The seven worst years for polar ice sheets melting have occurred during the past decade, according to new research from the Ice Sheet Mass Balance Intercomparison Exercise (IMBIE).
The melting ice sheets now account for a quarter of all sea level rise – a fivefold increase since the 1990s – with 2019 being the worst year on record.
Led by Northumbria University’s Centre for Polar Observations and Modelling (CPOM), the IMBIE team combined 50 satellite surveys of Antarctica and Greenland taken between 1992 and 2020 to determine the rate of ice melt. They found that Earth’s polar ice sheets lost 7,560 billion metric tons of ice between 1992 and 2020 – equivalent to an ice cube that would be 20km in height.
The polar ice sheets have together lost ice in every year of the satellite record, and the seven highest melting years have occurred in the past decade. The satellite records show that 2019 was the record melting year when the ice sheets lost a staggering 612 billion metric tons of ice. This loss was driven by an Arctic summer heatwave, which led to record melting from Greenland peaking at 444 billion metric tons that year. Antarctica lost 168 billion metric tons of ice – the sixth highest on record – due to the continued speed-up of glaciers in West Antarctica and record melting from the Antarctic Peninsula. The East Antarctic Ice Sheet remained close to a state of balance, as it has throughout the satellite era.
Melting of the polar ice sheets has caused a 21mm rise in global sea level since 1992, almost two thirds (13.5mm) of which has originated from Greenland and one third (7.4mm) from Antarctica.
In the early 1990s, ice sheet melting accounted for only a small fraction (5.6 %) of sea level rise. However, there has been a fivefold increase in melting since then, and they are now responsible for more than a quarter (25.6 %) of all sea level rise. If the ice sheets continue to lose mass at this pace, the IPCC predicts that they will contribute between 148mm and 272mm to global mean-sea level by the end of the century.
Professor Andrew Shepherd, head of the Department of Geography and Environmental Sciences at Northumbria University and founder of IMBIE, said, “After a decade of work we are finally at the stage where we can continuously update our assessments of ice sheet mass balance as there are enough satellites in space monitoring them, which means that people can make use of our findings immediately.”
Dr Inès Otosaka from the University of Leeds, who led the study, said, “Ice losses from Greenland and Antarctica have rapidly increased over the satellite record and are now a major contributor to sea level rise. Continuously monitoring the ice sheets is critical to predict their future behavior in a warming world and adapt for the associated risks that coastal communities around the world will face.”
This is now the third assessment of ice loss produced by the IMBIE team, which was awarded funding by NASA and the European Space Agency (ESA) in 2011 to compile the satellite record of polar ice sheet melting. Ice losses from Greenland and Antarctica can be reliably measured from space by tracking changes in their volume, gravitational pull, or ice flow. The first and second assessments were published in 2012 and 2018/19.

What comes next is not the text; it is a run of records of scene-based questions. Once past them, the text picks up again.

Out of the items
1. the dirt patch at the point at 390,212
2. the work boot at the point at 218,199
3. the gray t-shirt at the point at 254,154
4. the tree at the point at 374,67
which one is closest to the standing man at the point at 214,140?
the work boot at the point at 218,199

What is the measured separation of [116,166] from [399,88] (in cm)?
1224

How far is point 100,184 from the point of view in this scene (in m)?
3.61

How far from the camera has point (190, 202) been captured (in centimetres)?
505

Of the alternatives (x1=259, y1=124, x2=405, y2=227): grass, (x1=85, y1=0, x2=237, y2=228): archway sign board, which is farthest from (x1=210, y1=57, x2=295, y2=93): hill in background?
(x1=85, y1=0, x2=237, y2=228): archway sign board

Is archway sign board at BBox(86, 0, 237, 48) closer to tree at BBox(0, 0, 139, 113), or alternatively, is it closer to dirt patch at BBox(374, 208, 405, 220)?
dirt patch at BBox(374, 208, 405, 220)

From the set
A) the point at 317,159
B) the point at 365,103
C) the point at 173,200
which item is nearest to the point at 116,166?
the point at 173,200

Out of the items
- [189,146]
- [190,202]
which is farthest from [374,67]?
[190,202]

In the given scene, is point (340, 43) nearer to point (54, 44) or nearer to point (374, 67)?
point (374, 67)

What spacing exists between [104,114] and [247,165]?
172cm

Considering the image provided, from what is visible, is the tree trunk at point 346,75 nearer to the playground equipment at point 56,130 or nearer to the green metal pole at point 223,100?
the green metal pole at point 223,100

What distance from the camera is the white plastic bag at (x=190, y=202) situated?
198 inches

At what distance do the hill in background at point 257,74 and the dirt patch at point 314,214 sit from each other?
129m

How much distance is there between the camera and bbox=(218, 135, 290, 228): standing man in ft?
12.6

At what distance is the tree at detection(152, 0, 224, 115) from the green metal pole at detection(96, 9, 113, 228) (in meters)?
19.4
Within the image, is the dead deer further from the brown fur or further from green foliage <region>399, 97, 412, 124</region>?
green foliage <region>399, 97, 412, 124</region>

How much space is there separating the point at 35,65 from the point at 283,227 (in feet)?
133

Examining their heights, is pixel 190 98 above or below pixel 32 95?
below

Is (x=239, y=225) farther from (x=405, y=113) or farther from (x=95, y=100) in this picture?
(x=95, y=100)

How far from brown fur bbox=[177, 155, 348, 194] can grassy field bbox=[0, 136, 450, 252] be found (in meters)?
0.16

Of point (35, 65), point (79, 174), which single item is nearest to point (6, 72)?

Over the past few years, ESA and NASA have made a dedicated effort to launch new satellite missions capable of monitoring the polar regions. The IMBIE project has taken advantage of these to produce more regular updates, and, for the first time, it is now possible to chart polar ice sheet losses every year.
This third assessment from the IMBIE Team involved a team of 68 polar scientists from 41 international organizations using measurements from 17 satellite missions, including for the first time from the GRACE-FO gravity mission. Importantly, it brings the records of ice loss from Antarctica and Greenland in line, using the same methods and covering the same period in time. The assessment will now be updated annually to make sure that the scientific community has the very latest estimates of polar ice losses.
Dr Diego Fernandez, head of research and development at ESA, said, “This is another milestone in the IMBIE initiative and represents an example of how scientists can coordinate efforts to assess the evolution of ice sheets from space offering unique and timely information on the magnitude and onset of changes.
“The new annual assessments represent a step forward in the way IMBIE will help to monitor these critical regions, where variations have reached a scale where abrupt changes can no longer be excluded.”
The study, Mass balance of the Greenland and Antarctic ice sheets from 1992 to 2020, is published in the journal Earth System Science Data, and the new data set is publicly available on the British Antarctic Survey website.